#### CHECK YOUR UNDERSTANDING
a – In the interview, reproduce the passage from "There was a" up to and including "next steps there?", substituting "pandemic" for "crisis".
b – According to the interview, from how many new countries were customers won in 2019?

#### TEXT
====

How about the adoption of SCA, PSD2 and regulation in general? Will this change?

There was a lot of discussion about the roadmap feasibility even before the crisis, and we saw a change and a push forward of the SCA adoption timeline. It is difficult to predict how the legislation timelines (or content) are going to be affected by the crisis. However, a further delay is not unthinkable. We are working closely together with our EMVco partners as well as with Visa, Mastercard and other scheme partners on this topic. What is certain is that our products will always be among the first ones to be certified for the new protocols and standards.

The customer facing team of Netcetera has grown significantly in the past two years, are you stopping with the growth plans and what are the next steps there?

Correct, we started the journey of building out a scalable sales and business development setup in late 2017, which can utilize the current customer base and be nimble enough to serve our growth strategy for the years to come. We wanted to take the best practices that made us a market leader in Switzerland, Germany and Austria and deploy them in the Global business playground. Two and a half years later, with almost 30 people in the Sales and Business development segment, I am really happy we have excellent expert teams across Europe, with Austria, Germany, Switzerland, France, UK and the Nordics being only a part of them, as well as the Middle East and our newly opened location in Singapore. We streamlined the sales process, introduced Salesforce and other state-of-the-art lead generation platforms, kicked off the partnerships and channel sales. This revamp and the strong growth of the team has resulted in 2019 being the year where we won customers from 22 new countries across the Globe. The growth does not stop there, 2020 has so far been an excellent year business-wise despite the crisis and at least in our segment we are still growing continuously and serving our customers without interruption. We have ambitious plans, which although offset a bit later in the year, still foresee new locations both in Europe but a bit further away as well as new products and services.

Can you support such growth with delivery as well? Are you not afraid that growing so rapidly with customers is going to overflow “the supply lines”?

We are very proud of our Swiss way of doing things. As you may know, not only excellent quality software products but also careful planning is an integral part of the Swiss DNA. So no, we are always planning to scale each segment of our customer journey so that our renowned customer satisfaction level stays the same or actually improves J

Joking aside, we have customers among the biggest players in Fintech, Banking and Payment worldwide. However, we have a large customer base in the mid and small segment as well. We have been serving the complete eco-system for the past 25 years with practically no churn. Netcetera stands for quality before everything else, so this is something that we will only build further on and never change.

====

(Stored records)

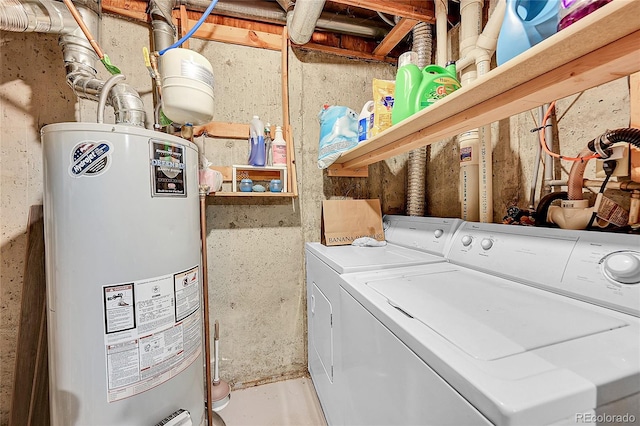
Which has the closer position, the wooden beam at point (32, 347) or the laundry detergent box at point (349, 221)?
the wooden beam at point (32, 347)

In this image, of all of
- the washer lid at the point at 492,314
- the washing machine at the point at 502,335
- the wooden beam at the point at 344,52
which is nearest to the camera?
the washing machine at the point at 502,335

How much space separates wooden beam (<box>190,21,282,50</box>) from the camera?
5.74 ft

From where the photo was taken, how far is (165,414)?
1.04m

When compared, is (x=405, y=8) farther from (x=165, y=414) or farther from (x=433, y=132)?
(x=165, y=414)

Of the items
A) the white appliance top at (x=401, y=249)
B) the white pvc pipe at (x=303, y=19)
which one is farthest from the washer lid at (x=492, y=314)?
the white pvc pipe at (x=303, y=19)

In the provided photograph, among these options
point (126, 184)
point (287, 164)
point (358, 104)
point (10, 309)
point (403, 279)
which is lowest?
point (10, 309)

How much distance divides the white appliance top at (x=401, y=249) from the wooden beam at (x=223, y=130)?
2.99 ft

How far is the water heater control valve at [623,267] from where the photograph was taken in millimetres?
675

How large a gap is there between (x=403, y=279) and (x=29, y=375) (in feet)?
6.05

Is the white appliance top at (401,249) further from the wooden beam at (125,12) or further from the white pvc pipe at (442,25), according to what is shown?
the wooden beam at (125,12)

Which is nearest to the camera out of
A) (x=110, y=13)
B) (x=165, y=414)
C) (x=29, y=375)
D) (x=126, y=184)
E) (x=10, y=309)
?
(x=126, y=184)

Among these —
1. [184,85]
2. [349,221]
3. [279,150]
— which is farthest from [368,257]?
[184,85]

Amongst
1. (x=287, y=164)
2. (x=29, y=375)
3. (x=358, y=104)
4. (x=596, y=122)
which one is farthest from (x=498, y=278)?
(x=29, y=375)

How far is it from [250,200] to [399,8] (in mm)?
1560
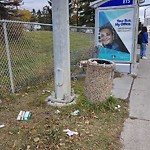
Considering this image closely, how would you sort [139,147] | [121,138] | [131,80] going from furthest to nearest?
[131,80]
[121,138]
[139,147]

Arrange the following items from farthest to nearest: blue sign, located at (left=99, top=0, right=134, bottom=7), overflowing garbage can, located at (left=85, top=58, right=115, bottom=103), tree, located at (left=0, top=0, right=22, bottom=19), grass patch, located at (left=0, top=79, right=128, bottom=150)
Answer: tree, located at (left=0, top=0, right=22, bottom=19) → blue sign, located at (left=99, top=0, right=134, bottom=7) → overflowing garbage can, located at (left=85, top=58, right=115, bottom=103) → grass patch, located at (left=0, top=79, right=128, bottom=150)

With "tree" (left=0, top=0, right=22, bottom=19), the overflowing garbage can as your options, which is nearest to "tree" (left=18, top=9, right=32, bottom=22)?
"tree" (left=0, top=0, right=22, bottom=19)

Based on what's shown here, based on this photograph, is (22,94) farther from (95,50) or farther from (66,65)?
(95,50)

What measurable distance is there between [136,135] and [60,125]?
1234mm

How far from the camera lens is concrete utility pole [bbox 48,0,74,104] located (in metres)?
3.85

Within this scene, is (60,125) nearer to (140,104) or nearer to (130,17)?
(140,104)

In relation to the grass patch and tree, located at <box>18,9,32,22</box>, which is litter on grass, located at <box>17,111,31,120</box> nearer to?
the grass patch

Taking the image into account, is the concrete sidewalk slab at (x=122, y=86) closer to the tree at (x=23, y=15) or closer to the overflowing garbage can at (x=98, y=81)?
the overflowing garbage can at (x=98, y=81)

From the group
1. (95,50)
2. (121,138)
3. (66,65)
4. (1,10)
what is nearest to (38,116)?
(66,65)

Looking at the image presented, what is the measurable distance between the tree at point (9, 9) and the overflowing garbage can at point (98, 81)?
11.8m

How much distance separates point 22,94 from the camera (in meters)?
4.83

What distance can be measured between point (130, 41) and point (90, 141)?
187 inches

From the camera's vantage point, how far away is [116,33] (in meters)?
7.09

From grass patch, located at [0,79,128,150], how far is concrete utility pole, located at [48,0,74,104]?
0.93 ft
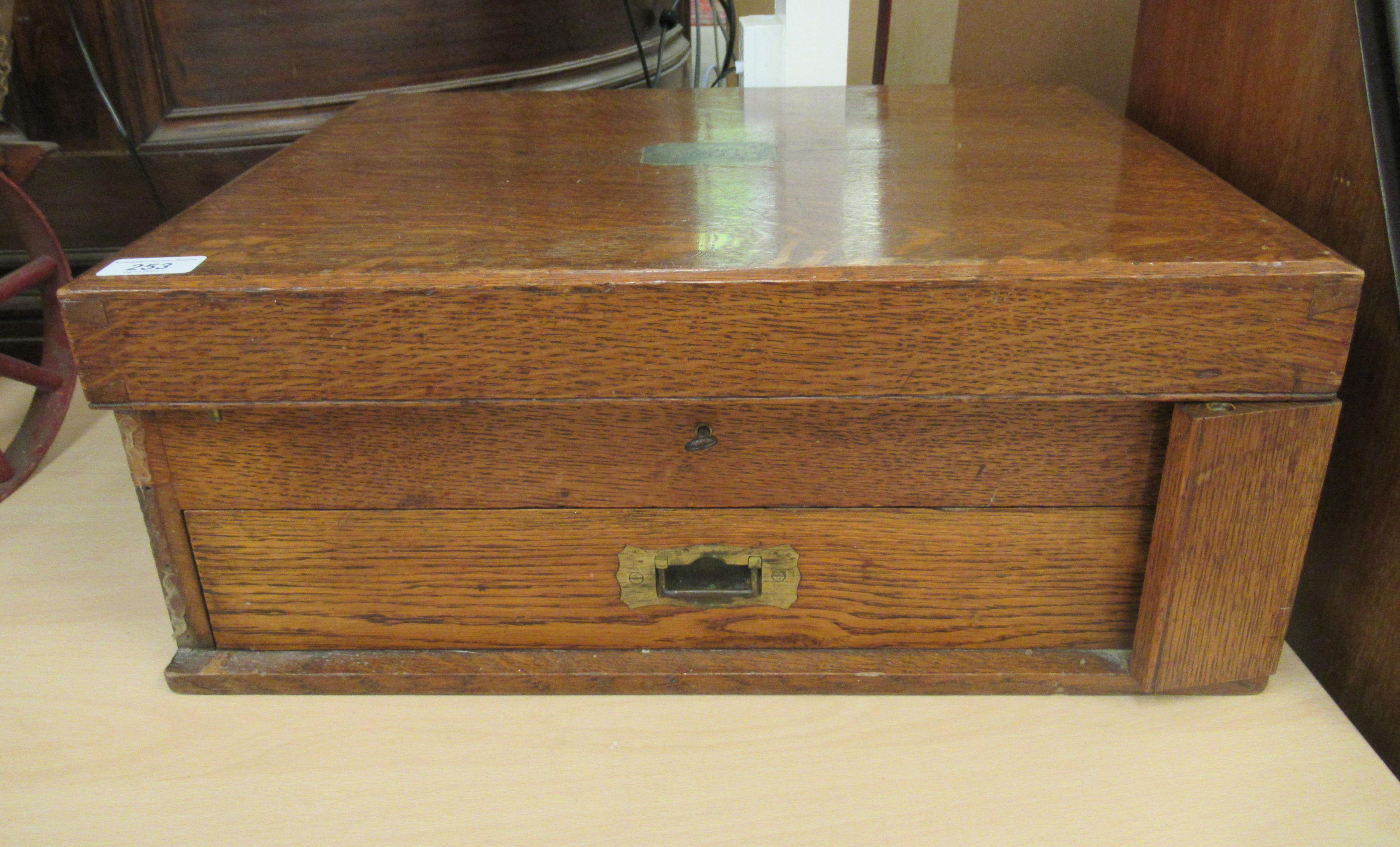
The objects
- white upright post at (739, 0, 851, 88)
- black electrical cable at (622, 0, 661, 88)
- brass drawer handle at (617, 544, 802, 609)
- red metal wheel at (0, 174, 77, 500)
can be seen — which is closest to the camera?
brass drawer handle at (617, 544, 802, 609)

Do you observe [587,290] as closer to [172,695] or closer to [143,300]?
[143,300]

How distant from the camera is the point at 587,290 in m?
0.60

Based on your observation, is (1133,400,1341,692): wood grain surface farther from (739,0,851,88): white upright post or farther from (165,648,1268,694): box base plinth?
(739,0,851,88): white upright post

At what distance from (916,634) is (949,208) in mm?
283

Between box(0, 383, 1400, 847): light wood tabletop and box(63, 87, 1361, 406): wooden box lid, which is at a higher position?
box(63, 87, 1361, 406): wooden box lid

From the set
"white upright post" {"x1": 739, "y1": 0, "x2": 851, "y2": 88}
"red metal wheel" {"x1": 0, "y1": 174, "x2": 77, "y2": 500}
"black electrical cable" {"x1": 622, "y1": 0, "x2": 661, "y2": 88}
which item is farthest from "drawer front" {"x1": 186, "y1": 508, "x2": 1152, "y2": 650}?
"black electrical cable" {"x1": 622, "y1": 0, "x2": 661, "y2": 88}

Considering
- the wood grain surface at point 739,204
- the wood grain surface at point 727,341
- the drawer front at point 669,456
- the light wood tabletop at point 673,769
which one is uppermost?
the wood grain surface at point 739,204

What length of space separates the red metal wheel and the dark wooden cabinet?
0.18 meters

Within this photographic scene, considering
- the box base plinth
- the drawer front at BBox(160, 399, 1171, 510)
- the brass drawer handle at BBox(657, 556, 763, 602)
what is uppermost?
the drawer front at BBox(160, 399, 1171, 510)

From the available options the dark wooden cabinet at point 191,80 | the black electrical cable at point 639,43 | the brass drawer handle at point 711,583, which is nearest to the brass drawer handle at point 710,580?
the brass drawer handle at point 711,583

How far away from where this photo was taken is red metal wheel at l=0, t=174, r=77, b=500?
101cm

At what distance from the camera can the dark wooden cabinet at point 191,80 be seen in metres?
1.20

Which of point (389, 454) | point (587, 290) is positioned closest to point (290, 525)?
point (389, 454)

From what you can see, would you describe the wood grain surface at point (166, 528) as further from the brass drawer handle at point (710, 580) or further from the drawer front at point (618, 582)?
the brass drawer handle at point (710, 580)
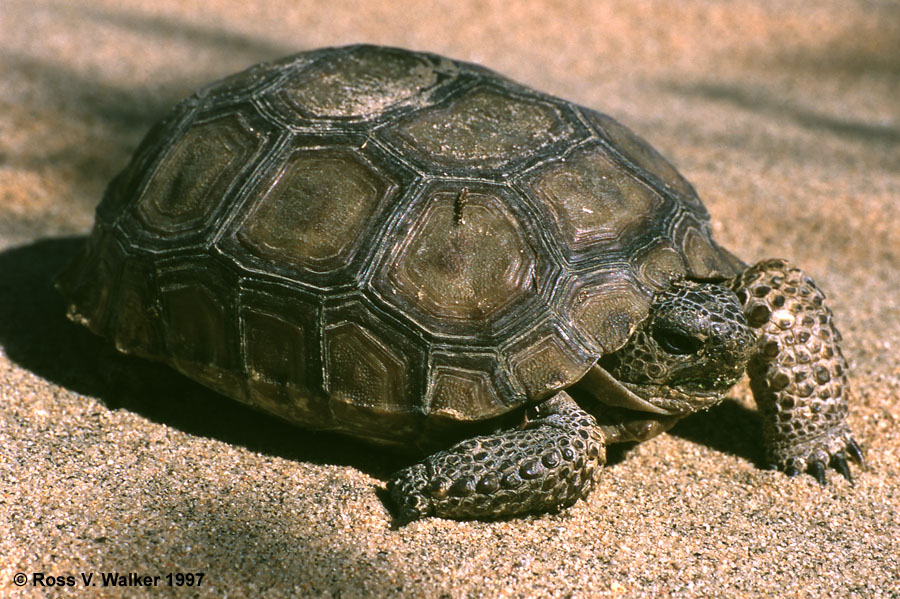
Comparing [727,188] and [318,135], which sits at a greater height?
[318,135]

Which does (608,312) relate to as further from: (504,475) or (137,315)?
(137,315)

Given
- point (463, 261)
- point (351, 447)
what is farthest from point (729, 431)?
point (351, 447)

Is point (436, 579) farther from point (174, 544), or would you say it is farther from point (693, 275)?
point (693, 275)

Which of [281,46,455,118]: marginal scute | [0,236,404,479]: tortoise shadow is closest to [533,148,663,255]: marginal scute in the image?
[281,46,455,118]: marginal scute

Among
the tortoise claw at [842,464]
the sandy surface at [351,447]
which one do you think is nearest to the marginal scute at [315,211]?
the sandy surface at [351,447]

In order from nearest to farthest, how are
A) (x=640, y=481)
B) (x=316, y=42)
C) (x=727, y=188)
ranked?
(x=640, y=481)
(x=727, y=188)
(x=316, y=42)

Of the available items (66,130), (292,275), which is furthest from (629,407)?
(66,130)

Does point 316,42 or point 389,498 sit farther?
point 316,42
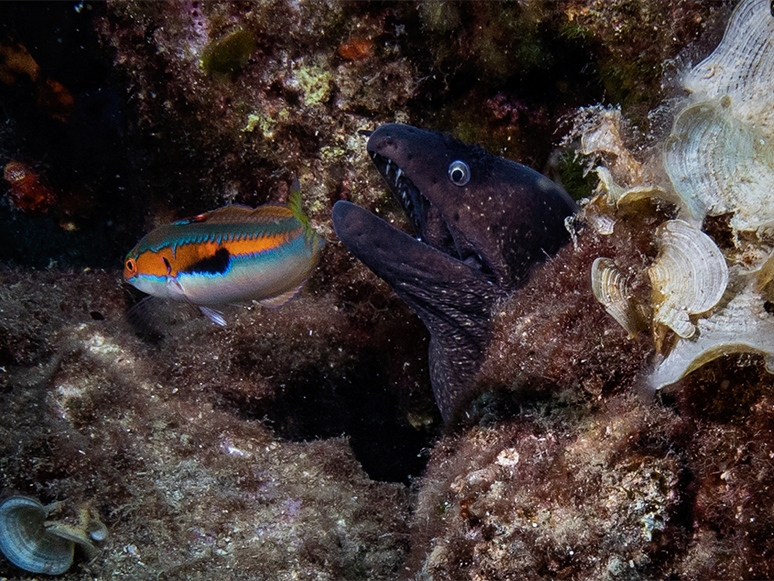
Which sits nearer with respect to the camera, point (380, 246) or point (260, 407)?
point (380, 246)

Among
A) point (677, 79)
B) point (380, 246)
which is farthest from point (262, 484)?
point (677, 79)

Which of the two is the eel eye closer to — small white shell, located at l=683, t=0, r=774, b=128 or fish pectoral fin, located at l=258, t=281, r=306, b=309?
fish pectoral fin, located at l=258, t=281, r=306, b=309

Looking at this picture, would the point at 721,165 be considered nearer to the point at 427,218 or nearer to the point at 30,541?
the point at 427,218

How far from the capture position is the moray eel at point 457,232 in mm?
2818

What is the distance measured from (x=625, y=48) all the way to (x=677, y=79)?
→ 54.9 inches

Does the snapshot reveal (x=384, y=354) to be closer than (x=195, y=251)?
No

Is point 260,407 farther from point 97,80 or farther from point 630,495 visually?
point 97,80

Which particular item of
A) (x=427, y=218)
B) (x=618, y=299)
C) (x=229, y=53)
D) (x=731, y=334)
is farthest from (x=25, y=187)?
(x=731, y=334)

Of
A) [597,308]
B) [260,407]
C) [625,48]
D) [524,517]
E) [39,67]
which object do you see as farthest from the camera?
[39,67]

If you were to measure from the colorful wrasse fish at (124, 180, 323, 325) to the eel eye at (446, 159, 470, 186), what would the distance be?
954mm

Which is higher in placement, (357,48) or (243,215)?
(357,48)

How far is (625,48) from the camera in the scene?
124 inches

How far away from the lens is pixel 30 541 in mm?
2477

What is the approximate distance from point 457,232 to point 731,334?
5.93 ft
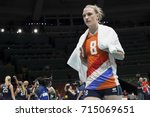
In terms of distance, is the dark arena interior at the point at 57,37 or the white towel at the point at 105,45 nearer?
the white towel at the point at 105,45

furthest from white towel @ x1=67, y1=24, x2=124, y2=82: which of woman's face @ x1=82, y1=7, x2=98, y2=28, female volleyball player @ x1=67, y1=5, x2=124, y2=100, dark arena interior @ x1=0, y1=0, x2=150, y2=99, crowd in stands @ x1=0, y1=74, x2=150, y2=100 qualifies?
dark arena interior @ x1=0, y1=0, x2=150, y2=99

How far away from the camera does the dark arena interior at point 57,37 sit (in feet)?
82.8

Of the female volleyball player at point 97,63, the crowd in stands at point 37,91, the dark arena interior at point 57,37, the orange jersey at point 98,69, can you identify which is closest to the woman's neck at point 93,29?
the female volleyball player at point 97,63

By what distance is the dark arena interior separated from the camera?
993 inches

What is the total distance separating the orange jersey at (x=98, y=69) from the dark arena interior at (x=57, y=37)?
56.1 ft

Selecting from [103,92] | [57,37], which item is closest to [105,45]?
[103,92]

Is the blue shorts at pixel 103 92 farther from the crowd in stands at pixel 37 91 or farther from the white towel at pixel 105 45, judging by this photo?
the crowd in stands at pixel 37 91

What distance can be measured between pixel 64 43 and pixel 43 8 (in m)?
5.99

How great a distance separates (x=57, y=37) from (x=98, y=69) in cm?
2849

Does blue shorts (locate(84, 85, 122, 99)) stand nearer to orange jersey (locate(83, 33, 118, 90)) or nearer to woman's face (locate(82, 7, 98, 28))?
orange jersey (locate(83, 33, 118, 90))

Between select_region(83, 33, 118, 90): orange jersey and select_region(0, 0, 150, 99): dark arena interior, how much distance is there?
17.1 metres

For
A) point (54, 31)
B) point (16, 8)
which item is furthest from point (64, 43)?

====

#### ACTIVITY ANSWERS
a –
There was a lot of discussion about the roadmap feasibility even before the pandemic, and we saw a change and a push forward of the SCA adoption timeline. It is difficult to predict how the legislation timelines (or content) are going to be affected by the pandemic. However, a further delay is not unthinkable. We are working closely together with our EMVco partners as well as with Visa, Mastercard and other scheme partners on this topic. What is certain is that our products will always be among the first ones to be certified for the new protocols and standards.

The customer facing team of Netcetera has grown significantly in the past two years, are you stopping with the growth plans and what are the next steps there?

b – 22 new countries.